##### Text to read
Throw it on Thursday - Homemade Bratwurst

Описание к видео Throw it on Thursday - Homemade Bratwurst

Today I made a batch of homemade bratwurst. I made some with Natural Hog Casings and some with Collagen casings.

Following is the recipe I followed. If you’d like to see the original recipe, click on this link.  https://www.daringgourmet.com/homemad...


Homemade German Bratwurst

INGREDIENTS

6.5 lb Pork Butt cubed

3 cups Pork Stock

For the Spice Mixture:

3 tablespoons salt
3 teaspoons freshly ground white pepper
1.5 teaspoon freshly ground black pepper
2 teaspoon ground mace (can substitute nutmeg but strongly recommend mace for traditional German flavor)
2 teaspoon ground ginger
2 teaspoon dried marjoram
1.5 teaspoon mustard powder
0.5 teaspoon ground cardamom
0.5 teaspoon ground coriander
0.5 teaspoon crushed caraway seeds
32mm natural hog casing , about 4 feet

0.5 cup dried milk powder


INSTRUCTIONS

Grind the Pork through a 1/4 inch (6mm) die. Preferably grind the meat into a bowl set atop an ice bath to keep the meat cold. Grind half of the ground mixture a second time.
##########
##### Data records
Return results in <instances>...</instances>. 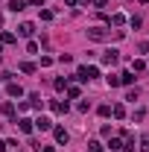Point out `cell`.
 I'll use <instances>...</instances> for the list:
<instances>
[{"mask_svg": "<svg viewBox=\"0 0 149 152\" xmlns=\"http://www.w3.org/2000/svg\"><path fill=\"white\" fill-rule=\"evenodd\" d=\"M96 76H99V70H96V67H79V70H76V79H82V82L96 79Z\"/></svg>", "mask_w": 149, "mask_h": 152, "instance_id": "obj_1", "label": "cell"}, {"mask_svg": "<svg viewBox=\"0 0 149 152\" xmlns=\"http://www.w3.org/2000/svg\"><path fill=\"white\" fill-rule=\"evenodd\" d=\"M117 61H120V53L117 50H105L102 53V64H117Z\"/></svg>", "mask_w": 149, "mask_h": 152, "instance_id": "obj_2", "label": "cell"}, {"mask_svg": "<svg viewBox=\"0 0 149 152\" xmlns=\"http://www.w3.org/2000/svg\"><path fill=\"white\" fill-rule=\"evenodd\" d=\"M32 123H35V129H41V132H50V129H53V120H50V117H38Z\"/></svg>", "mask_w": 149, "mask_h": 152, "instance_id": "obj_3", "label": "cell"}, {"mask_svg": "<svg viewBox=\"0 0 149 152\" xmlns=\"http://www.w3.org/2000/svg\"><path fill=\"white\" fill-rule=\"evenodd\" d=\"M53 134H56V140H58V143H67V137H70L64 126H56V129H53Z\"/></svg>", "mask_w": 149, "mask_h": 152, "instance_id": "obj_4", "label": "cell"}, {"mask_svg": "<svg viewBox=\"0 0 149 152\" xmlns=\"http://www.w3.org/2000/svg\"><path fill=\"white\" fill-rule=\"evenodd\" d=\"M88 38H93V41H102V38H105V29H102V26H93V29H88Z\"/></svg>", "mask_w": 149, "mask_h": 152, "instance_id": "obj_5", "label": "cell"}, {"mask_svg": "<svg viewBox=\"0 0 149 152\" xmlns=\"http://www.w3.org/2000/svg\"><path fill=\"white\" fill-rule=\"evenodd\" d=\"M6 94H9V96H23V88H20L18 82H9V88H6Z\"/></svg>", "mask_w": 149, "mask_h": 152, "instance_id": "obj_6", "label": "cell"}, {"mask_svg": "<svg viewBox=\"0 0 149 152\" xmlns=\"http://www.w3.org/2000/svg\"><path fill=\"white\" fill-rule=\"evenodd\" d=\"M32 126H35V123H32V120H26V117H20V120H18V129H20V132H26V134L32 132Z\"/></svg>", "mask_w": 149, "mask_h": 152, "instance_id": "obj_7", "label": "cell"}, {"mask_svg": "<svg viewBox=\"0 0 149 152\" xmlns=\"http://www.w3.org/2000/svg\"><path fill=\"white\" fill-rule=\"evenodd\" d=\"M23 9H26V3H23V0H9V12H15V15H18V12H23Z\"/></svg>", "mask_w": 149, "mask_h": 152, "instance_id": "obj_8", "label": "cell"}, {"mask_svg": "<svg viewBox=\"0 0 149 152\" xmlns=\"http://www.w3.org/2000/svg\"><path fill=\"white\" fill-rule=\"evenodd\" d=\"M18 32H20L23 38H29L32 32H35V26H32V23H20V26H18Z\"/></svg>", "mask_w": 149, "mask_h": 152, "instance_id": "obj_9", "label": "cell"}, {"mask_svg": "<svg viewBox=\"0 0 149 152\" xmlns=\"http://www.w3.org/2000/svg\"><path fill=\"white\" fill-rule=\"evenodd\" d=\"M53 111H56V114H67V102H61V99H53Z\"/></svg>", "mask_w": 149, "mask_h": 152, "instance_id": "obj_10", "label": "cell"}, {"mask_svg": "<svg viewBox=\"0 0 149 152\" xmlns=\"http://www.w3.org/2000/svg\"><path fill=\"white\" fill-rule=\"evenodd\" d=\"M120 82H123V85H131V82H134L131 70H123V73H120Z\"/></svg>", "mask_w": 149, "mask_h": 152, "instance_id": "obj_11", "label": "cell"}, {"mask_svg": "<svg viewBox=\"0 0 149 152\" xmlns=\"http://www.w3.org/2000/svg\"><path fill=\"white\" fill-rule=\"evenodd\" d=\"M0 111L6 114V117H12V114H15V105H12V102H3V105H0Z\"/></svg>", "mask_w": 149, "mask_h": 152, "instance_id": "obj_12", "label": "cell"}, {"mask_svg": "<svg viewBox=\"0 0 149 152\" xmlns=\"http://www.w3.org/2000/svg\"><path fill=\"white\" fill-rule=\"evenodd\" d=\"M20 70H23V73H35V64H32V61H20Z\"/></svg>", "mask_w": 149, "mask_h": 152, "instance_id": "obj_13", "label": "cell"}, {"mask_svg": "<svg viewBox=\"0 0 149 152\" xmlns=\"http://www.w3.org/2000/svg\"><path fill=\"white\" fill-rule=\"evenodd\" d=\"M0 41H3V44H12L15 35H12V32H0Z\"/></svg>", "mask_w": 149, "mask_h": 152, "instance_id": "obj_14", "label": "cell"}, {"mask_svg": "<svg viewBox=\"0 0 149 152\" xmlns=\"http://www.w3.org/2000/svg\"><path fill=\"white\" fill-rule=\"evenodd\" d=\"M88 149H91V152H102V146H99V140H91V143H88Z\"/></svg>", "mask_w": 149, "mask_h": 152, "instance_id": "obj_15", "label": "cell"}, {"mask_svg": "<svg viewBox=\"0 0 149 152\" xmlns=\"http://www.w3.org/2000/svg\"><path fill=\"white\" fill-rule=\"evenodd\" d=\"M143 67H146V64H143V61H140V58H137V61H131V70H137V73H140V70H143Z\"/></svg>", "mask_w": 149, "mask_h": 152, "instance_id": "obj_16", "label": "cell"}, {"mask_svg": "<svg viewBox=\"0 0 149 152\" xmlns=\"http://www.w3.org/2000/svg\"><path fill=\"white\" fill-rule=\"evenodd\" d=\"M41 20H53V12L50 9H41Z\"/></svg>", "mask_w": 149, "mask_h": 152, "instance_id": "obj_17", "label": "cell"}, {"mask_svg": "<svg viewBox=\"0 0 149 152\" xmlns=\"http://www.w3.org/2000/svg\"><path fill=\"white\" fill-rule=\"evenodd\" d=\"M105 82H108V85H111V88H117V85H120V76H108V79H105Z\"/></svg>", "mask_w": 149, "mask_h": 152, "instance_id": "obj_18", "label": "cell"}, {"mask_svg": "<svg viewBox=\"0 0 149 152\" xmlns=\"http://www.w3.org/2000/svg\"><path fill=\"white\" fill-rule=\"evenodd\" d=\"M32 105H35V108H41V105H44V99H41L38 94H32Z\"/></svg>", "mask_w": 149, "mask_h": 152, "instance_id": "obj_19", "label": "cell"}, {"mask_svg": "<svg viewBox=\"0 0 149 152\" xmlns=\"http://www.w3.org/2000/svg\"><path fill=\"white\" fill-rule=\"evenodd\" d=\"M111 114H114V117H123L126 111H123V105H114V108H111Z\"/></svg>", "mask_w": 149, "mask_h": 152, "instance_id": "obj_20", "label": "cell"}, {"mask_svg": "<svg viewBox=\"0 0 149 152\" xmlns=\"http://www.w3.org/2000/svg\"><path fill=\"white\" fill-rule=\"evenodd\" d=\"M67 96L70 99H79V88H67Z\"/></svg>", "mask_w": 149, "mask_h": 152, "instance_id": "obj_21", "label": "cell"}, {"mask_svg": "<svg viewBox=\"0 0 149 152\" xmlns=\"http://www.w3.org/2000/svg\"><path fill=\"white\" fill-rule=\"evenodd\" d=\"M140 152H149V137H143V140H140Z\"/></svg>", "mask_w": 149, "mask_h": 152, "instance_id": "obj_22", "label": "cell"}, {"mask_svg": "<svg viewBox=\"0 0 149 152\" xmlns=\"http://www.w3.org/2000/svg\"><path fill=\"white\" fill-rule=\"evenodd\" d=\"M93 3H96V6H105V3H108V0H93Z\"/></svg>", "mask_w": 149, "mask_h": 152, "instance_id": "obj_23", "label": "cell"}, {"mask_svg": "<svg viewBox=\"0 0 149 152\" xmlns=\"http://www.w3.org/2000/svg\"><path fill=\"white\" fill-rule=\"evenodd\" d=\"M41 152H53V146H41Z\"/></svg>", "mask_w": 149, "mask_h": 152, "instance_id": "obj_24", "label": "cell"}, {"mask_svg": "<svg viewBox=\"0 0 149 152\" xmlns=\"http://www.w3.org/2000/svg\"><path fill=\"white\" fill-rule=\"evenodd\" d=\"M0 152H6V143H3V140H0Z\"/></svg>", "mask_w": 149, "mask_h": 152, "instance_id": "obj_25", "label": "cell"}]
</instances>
##########
##### Data records
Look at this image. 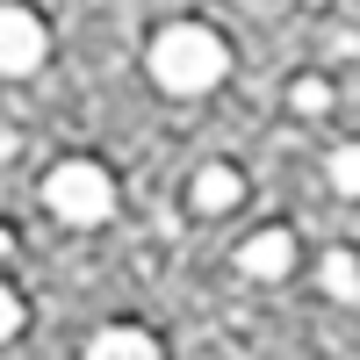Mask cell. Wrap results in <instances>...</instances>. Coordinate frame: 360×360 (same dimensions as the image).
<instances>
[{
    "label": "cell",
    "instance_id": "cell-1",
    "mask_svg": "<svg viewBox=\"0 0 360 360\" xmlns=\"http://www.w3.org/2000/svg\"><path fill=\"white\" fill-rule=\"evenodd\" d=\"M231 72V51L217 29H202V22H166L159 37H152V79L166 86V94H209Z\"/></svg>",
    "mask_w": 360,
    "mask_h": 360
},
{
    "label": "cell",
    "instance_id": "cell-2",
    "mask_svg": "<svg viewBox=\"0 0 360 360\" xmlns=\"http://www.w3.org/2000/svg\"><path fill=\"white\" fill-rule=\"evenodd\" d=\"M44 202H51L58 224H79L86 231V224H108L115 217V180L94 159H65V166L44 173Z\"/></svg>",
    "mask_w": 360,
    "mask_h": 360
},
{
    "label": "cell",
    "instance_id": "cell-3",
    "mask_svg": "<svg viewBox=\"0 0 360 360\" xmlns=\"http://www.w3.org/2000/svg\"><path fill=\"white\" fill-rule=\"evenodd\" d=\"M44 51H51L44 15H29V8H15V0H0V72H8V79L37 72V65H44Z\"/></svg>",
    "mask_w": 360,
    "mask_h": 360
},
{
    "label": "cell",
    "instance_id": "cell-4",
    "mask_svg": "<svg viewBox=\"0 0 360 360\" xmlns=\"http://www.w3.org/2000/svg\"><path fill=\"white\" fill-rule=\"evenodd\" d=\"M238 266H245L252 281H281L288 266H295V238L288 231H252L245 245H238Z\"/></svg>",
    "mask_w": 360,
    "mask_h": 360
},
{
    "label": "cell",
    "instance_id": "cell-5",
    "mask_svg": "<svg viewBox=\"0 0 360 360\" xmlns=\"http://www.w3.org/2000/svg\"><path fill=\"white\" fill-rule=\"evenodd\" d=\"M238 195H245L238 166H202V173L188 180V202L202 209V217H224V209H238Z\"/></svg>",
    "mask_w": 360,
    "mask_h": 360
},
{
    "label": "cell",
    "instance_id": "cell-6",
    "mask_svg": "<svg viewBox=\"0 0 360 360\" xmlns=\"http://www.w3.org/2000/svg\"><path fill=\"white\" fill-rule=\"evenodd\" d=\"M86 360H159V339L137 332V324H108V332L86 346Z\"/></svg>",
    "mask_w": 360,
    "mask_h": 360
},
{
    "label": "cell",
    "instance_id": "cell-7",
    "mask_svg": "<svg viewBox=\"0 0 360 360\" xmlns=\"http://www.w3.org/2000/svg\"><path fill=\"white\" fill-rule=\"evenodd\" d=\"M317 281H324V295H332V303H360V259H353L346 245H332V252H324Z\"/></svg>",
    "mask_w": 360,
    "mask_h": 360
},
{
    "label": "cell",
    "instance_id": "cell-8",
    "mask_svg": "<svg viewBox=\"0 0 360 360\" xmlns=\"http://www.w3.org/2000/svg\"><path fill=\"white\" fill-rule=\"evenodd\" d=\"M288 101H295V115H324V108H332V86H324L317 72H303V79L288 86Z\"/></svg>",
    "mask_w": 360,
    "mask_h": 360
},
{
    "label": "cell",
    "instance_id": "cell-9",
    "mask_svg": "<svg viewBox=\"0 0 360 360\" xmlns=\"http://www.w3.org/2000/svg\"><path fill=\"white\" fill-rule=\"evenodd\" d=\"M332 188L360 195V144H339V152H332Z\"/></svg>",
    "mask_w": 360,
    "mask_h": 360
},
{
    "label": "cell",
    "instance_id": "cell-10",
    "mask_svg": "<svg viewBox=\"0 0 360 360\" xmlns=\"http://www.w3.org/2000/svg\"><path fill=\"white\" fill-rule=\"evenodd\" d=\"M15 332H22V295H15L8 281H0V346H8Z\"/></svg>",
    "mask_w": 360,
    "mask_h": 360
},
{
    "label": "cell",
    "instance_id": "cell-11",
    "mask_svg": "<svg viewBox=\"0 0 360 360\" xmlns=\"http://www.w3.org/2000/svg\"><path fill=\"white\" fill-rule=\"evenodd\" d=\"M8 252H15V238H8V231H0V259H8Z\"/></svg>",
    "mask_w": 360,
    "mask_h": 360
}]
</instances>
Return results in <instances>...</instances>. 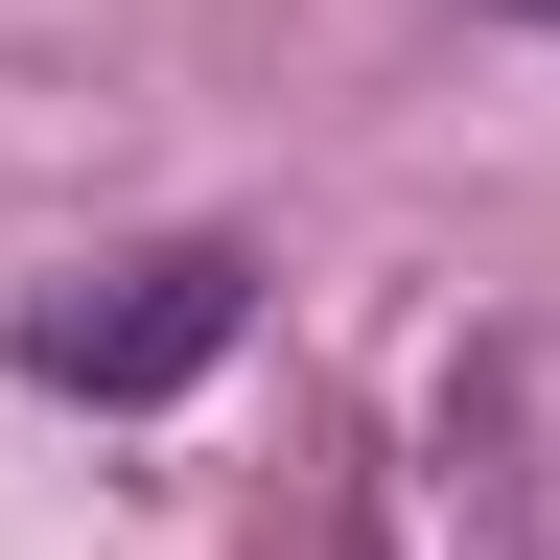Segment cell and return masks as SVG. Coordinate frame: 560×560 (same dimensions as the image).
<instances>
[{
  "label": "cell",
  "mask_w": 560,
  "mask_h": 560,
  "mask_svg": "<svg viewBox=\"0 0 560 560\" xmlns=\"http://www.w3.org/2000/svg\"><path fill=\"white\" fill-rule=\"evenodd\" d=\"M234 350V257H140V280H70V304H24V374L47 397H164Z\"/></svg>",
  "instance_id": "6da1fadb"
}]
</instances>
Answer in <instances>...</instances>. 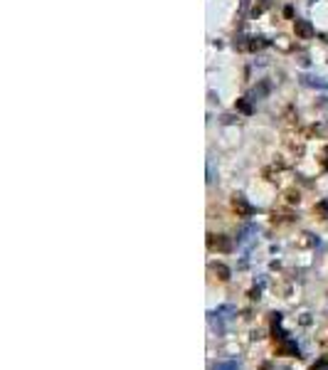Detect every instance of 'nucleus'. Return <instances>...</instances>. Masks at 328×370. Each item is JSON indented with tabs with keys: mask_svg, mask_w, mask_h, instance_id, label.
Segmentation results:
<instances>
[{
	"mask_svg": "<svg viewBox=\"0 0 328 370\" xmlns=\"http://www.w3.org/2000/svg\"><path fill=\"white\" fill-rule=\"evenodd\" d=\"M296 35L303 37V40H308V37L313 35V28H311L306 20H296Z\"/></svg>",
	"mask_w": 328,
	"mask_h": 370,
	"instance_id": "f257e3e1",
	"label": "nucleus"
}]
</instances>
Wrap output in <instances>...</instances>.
##########
##### Data records
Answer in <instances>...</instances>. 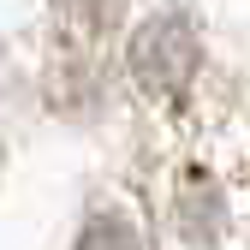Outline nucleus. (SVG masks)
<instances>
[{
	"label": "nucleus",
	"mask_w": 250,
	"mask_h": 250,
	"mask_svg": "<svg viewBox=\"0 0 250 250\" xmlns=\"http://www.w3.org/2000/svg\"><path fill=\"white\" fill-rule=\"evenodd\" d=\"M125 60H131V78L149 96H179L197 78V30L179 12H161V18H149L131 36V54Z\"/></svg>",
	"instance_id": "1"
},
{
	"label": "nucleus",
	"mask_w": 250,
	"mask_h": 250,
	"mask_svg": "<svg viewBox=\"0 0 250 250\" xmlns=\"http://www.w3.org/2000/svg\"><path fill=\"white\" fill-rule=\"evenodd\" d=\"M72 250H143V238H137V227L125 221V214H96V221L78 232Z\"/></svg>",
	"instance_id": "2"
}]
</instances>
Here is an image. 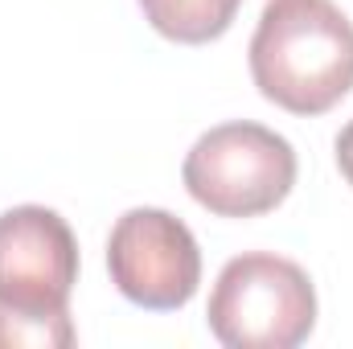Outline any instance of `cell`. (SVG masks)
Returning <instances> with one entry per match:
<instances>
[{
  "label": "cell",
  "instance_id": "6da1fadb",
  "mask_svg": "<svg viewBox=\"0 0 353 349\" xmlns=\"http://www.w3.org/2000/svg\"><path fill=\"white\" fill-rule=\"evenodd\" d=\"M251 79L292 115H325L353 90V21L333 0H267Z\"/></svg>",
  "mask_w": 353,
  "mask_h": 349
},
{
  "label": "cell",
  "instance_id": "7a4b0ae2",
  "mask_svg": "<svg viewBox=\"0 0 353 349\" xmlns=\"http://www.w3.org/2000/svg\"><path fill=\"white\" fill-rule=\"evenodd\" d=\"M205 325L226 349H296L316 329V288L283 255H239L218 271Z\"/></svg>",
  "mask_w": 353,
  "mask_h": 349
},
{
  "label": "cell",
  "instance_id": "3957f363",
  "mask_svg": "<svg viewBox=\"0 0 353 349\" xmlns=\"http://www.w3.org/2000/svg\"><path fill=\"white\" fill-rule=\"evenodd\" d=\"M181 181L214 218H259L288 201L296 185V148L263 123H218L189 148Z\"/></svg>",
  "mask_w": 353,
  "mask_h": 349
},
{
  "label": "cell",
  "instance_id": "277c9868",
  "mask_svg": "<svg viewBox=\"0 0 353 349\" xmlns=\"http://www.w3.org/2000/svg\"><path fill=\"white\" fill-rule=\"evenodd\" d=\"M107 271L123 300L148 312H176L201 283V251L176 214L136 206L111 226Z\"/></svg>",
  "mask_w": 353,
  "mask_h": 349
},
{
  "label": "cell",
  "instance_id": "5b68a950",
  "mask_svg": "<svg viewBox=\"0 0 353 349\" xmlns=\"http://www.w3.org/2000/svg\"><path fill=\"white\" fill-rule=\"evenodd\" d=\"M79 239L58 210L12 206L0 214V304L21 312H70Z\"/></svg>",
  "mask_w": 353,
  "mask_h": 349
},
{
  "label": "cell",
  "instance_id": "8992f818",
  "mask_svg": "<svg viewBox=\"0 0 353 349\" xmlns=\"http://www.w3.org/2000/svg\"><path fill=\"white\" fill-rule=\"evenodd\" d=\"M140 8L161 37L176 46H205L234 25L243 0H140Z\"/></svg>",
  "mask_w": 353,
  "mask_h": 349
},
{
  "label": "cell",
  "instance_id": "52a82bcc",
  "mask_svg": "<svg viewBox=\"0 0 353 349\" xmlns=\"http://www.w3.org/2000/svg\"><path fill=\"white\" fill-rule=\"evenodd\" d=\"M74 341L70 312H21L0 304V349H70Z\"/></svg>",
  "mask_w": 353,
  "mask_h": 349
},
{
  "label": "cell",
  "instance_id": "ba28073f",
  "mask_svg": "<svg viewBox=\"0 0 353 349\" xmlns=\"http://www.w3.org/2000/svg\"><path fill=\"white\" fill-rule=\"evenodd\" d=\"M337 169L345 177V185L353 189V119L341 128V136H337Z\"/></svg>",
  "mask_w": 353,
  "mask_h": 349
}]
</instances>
##########
> _What you need to do_
a. In the bratwurst recipe, name every ingredient in the spice mixture that is measured at 2 teaspoons.
b. Carry on with the bratwurst recipe, starting right after its final instruction.

> _Responses per task_
a. Ground mace, ground ginger, dried marjoram

b.
Note: It is imperative that the meat be at a constant cold temperature so that the fat doesn't get too soft. You should be able to see clear definition between the lean meat the specks of fat in the ground mixture.
Chill the meat in the refrigerator while you assemble the spice mixture.
In a small bowl combine all the spices.
Remove the ground meat from the fridge and mix in the spices, soup stock and milk powder.

Mix until the mixture is well combined and very sticky.

Stuff the sausage casings with the meat mixture.

Cook and enjoy.


The grinder I use: https://www.amazon.com/gp/product/B08...

The sausage stuffer I use: https://www.fleetfarm.com/detail/lem-...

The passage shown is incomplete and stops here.